(Beginning of DOCUMENT SEGMENT)

FAQ

How to migrate between HDD and NVMe disks

At the current time, support for a cloud native migration option between storage tiers is not supported. With that in mind here is our recommended approach for transferring data between 2 disks in different tiers.

For the purpose of this example we will assume:

  • there is an existing HDD volume attached to the instance and mounted on /data
  • a new NVMe volume has been attached to the instance and
    • has been partitioned
    • has a file system created
    • is mounted on /mnt/data_new

We will be using rsync to perform the transfer as it allows us to maintain the volumes thin provisioned nature, and preserve the nature of any sparse files that may exist on the original disk.

The following code block is a template for you to fill in with your requirements:

rsync -avxHAXSW --numeric-ids --info=progress2 /data/ /mnt/data_new/

Where the options are:

-a  : all files, with permissions, etc..
-v  : verbose, mention files
-x  : stay on one file system
-H  : preserve hard links (not included with -a)
-A  : preserve ACLs/permissions (not included with -a)
-X  : preserve extended attributes (not included with -a)
-S  : handle sparse files, such as virtual disks, efficiently
-W  : copy files whole (w/o delta-xfer algorithm)
--info=progress2 : will show the overall progress info and transfer speed
--numeric-ids : don't map uid/gid values by user/group name

How to grow a cinder volume?

So you have been successfully using OpenStack, and now one of your volumes has started filling up. What is the best, quickest and safest way to grow the size of your volume?

(End of DOCUMENT SEGMENT)
(Beginning of AVAILABLE DATA)

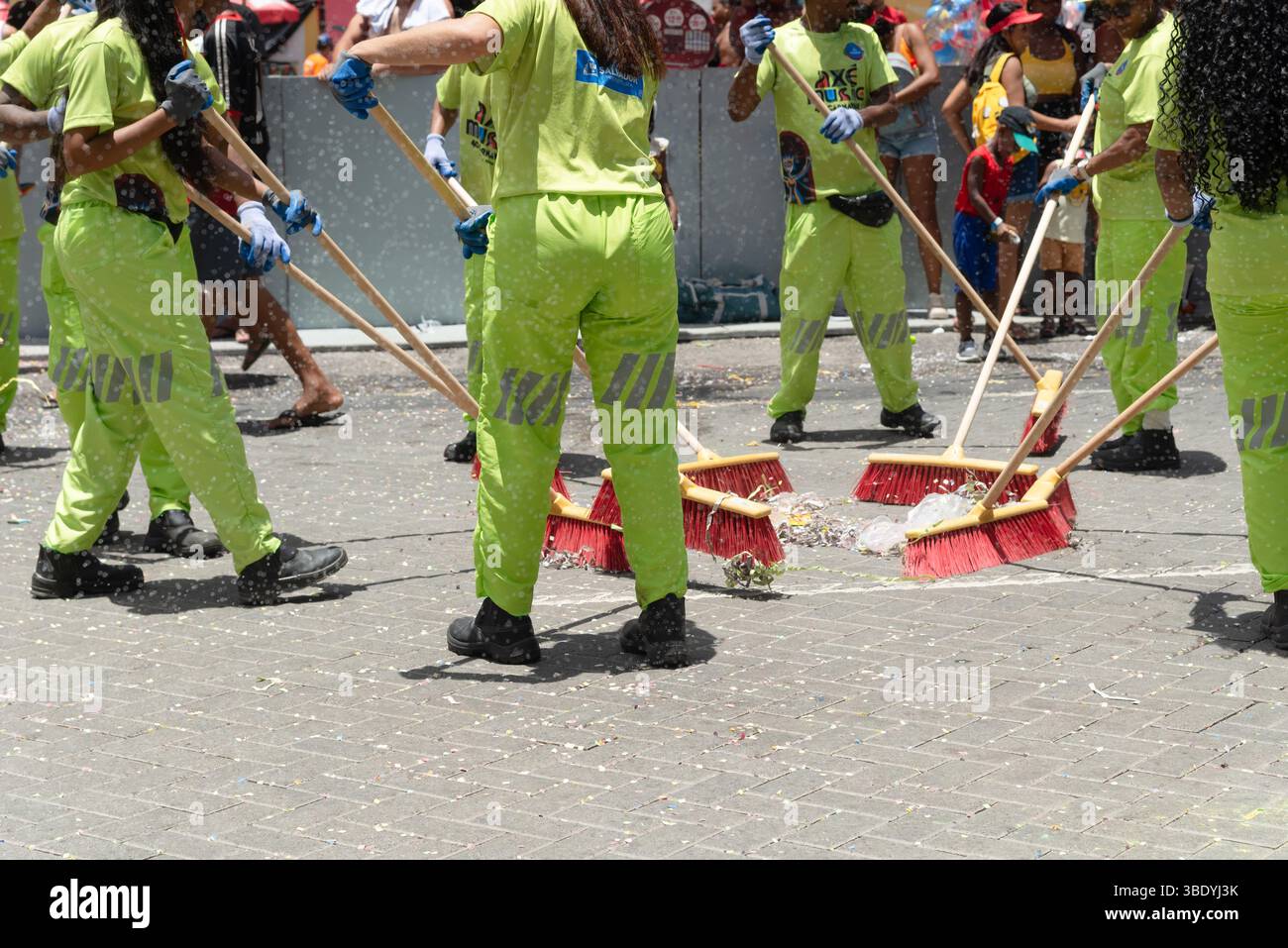 Salvador, Bahia, Brésil - 01 mars 2025 : plusieurs membres du personnel de nettoyage sont vus en train de nettoyer la rue après le passage d'un trio électrique pendant le carnaval Banque D'Images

(End of AVAILABLE DATA)

**QUESTIONS:**
A: In the FAQ, why is rsync the tool chosen for moving data from the HDD volume to the NVMe volume?
B: Say whether each statement agrees with the FAQ, answering yes or no and quoting the words that decide it: (i) A cloud native option for migrating between storage tiers is available. (ii) The -H option preserves hard links and is not included with -a. (iii) In the example, the new NVMe volume is mounted on /data.

**RESPONSES IN ORDER:**
A: Rsync is used because it keeps the volumes' thin provisioned nature. It also preserves any sparse files that may exist on the original disk.

B:
(i) No: "At the current time, support for a cloud native migration option between storage tiers is not supported."
(ii) Yes: "-H  : preserve hard links (not included with -a)"
(iii) No: "is mounted on /mnt/data_new"